Entries taken from a collection:
.....

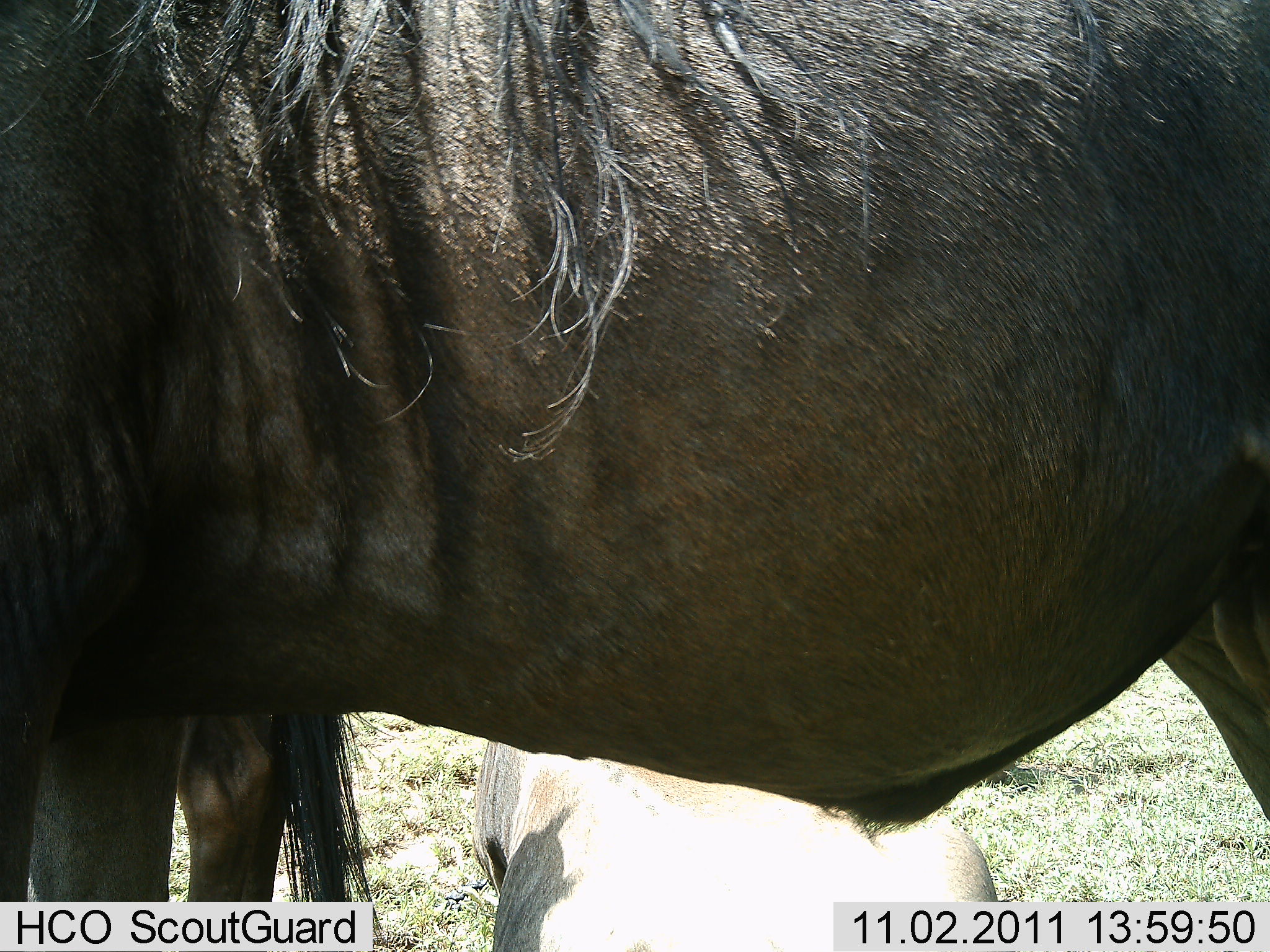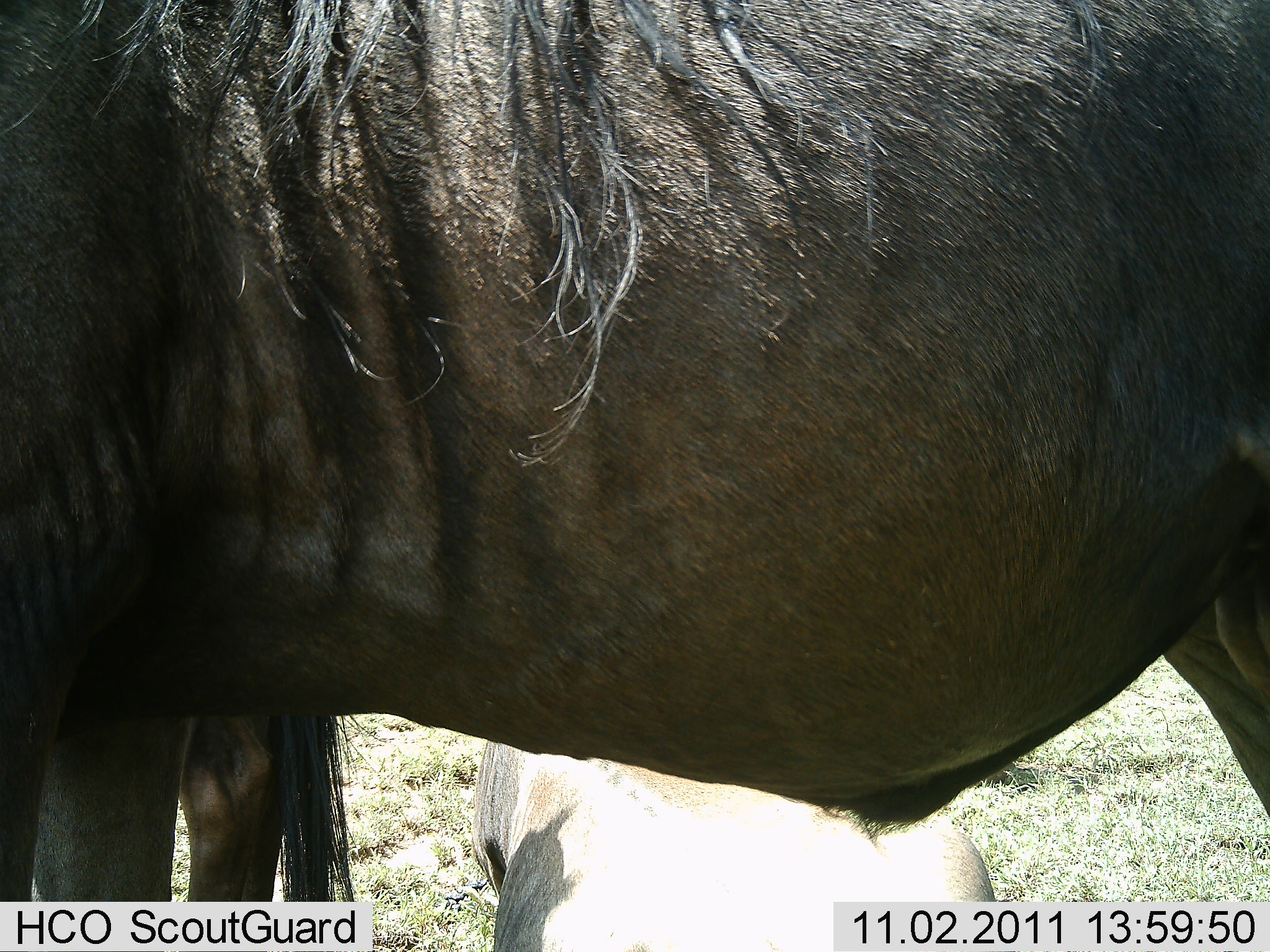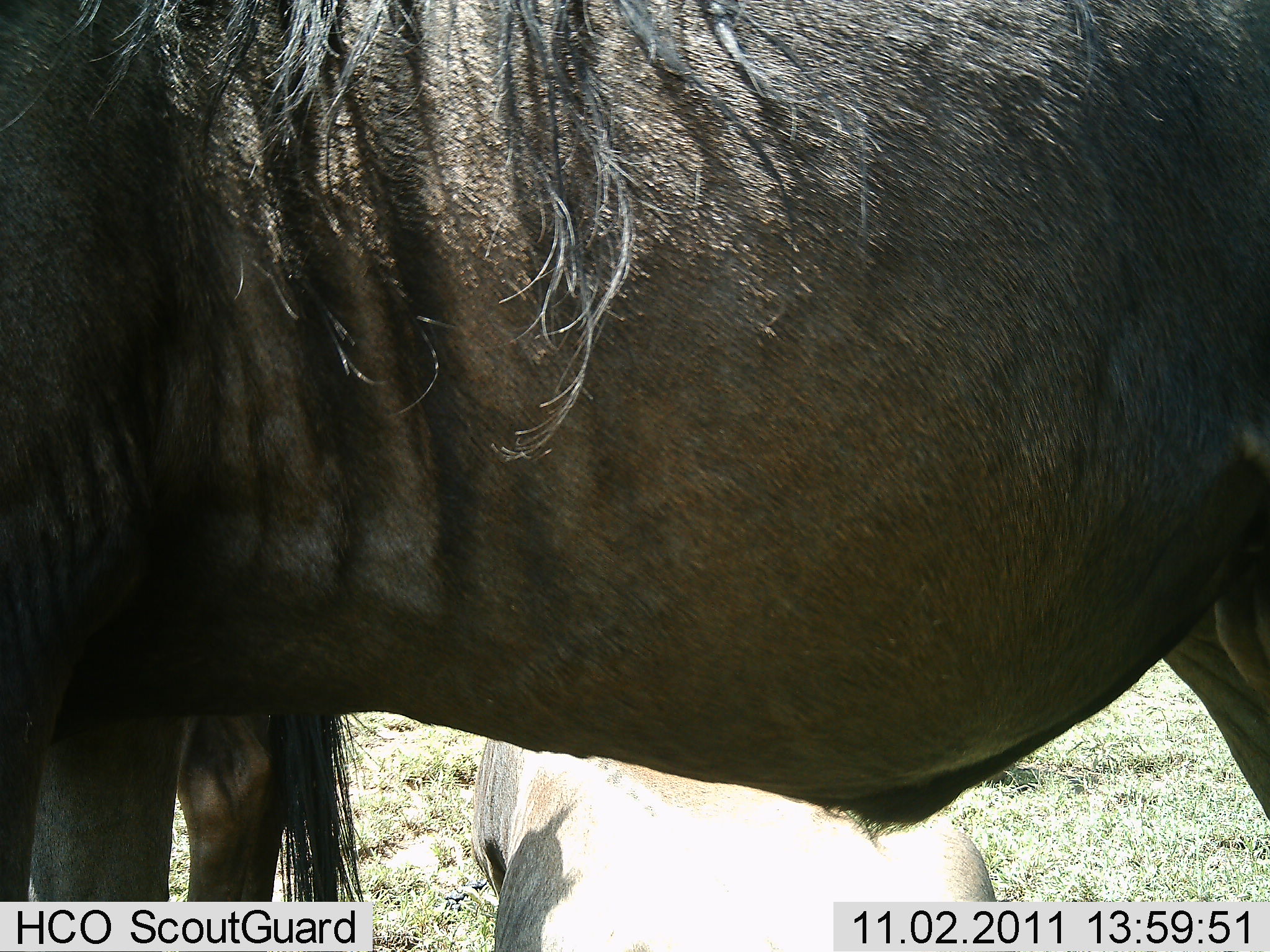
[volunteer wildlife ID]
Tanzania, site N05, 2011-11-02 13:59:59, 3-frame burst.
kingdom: Animalia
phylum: Chordata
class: Mammalia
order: Artiodactyla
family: Bovidae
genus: Connochaetes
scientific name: Connochaetes taurinus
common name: blue wildebeest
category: wildebeest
Wildebeest (blue wildebeest) (Connochaetes taurinus), count 2. Behavior (volunteer vote fractions): standing 82%, resting 45%, moving 0%, interacting 0%. Young present (vote fraction): 27%. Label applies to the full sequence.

.....

Exercise brief
Please output every entry above exactly, without the pictures.

Result
[volunteer wildlife ID]
Tanzania, site N05, 2011-11-02 13:59:59, 3-frame burst.
kingdom: Animalia
phylum: Chordata
class: Mammalia
order: Artiodactyla
family: Bovidae
genus: Connochaetes
scientific name: Connochaetes taurinus
common name: blue wildebeest
category: wildebeest
Wildebeest (blue wildebeest) (Connochaetes taurinus), count 2. Behavior (volunteer vote fractions): standing 82%, resting 45%, moving 0%, interacting 0%. Young present (vote fraction): 27%. Label applies to the full sequence.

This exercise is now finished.